KIYAMET TEHDİDİNİN HEDEFİ
Küresel soykırım cephesi tüm imkanları ve birliktelikleriyle, Müslüman ümmetin bile çoğunun desteğiyle, soykırıma rağmen Gazze’yi yenemedi. Rezil ve rüsva oldu. İleride uluslararası platformlarda yüzüne tükürülecek suçlar/riskler edindi. Bunu hazmedemiyorlar. Yan yollara sapıyorlar. Öyle ki ABD askerleri zaten Gazze’de sahadaydı. O yüzden, bu adam deli, dediğini yapar algısıyla bir şeyler elde etmeye çalışıyorlar. Bu yan yollara başvurmaları ateşkes sürecinde ateşkes kurallarını hem Lübnan’da hem de Filistin’de sürekli ve defalarca ihlal etmeleriyle ilk baştan devam ediyordu. Gazze’ye girecek yardımları engellemek de dahil.
*
Evet, durum yeni bir aşamaya gelmiştir. Sahada Gazze kazanmıştır. Ancak soykırım cephesinin elde ettiği bir sonuç yok. Kendisine Suriye hediye edildiği halde. Ki zaten onu da ona hediye eden “Müslümanlar”. Yoksa 13 yıl boyunca oradan da bir metre alabilmiş değildi…
Neyse dönelim konumuza.
Bu tehdidin iki nedeni olabilir. Ya ölümü gösterip sıtmaya razı etmek ya da savaşı yeniden sürdürmek.
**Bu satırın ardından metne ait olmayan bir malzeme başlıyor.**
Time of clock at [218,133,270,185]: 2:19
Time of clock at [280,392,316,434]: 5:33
Bir kere yürümekte olan bu anlaşmayı bozma ilanı bu. Ancak bu tehdide boyun eğilmedi ve Gazze geri adım atmadı. Yemen, denemek istiyorsanız; buyurun dedi. Soykırım ekibi k.ç üstü oturmuş durumda. Ancak münafık tayfa hizmette fır dönüyor.
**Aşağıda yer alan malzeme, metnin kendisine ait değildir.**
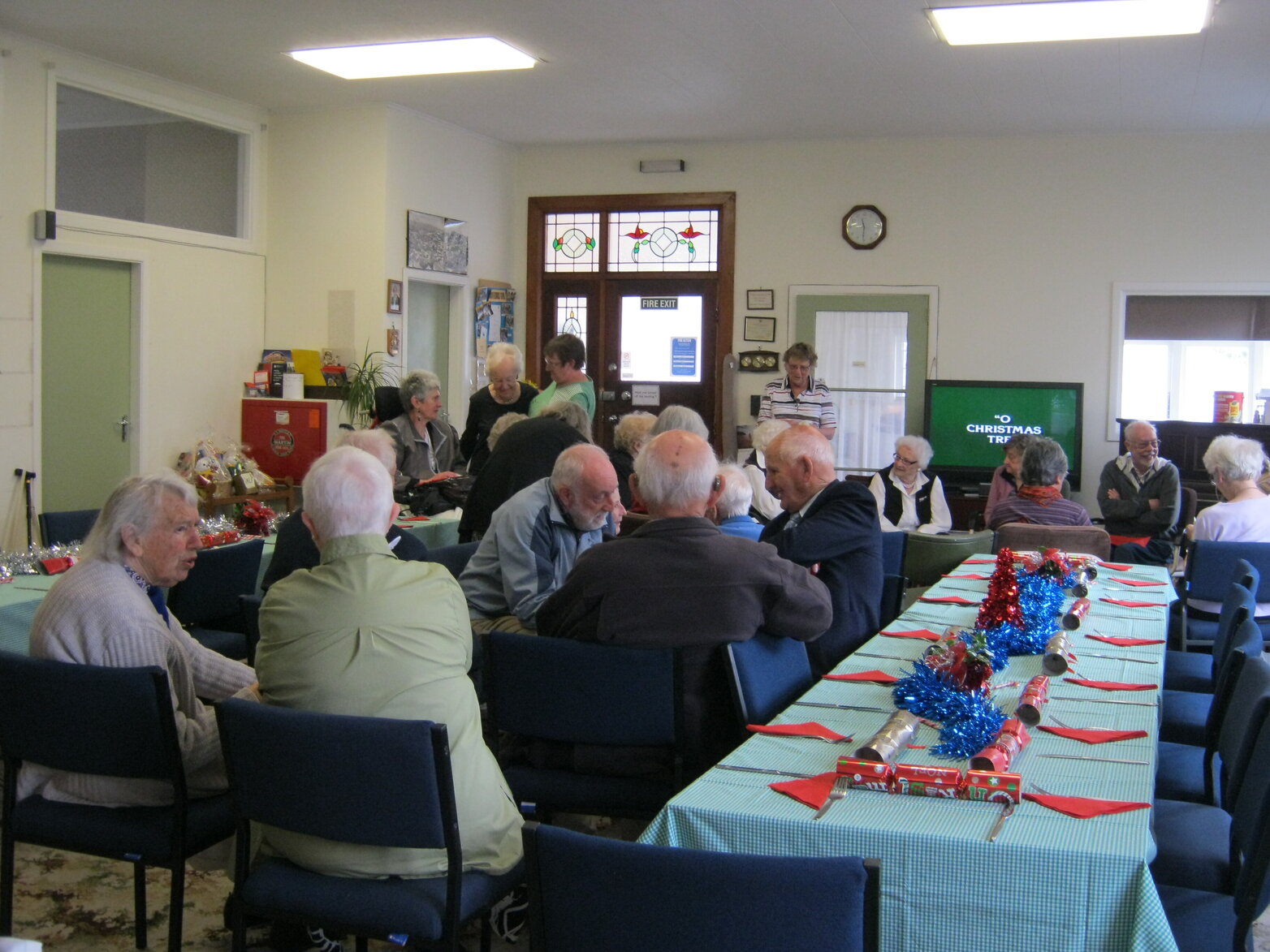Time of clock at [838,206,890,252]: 11:30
Filistin ne sıtmaya razı olacak ve ne de kıyametten korkacak. Her iki ihtimale de tüm direniş ile birlikte, yeryüzünde ki tüm haysiyetliler ile birlikte rest çekmiş ve bunu ilan etmiştir.
Şunu da bilmeliyiz ki; 7 Ekim, küresel bir savaş başlatmıştır. Daha doğrusu devam eden küresel savaşın bölgesel cephesinde ki bir taşı oynamıştır. Bu bölge/Batı Asya, oyun/savaş alanıdır. Her taş/ülke/güç, rolünü oynuyor ve savaşa dahildir. Suriye de bu savaşta bir taştı…
Ne demek bu? Şu demek:
Bu savaş uzun sürecek. Duraksamalar, sıcak savaş dışı harekatlar/hamleler, başka noktalarda çatışmalar, katliamlar, karışıklıklar ve en çok da münafıklıklar devam edecektir. Gazze’de yeniden saldırılara dönülmesi, Batı Şeria’da Gazze benzeri bir yola girilmesi, Suriye’de beklenmedik gelişmelerin olması ve bölge ülkeleri halklarının bir öfke patlaması yaşaması gibi tüm seçenekler mümkündür.
Rabbim, mazlumlarladır, haysiyetlilerledir, olanları görmektedir.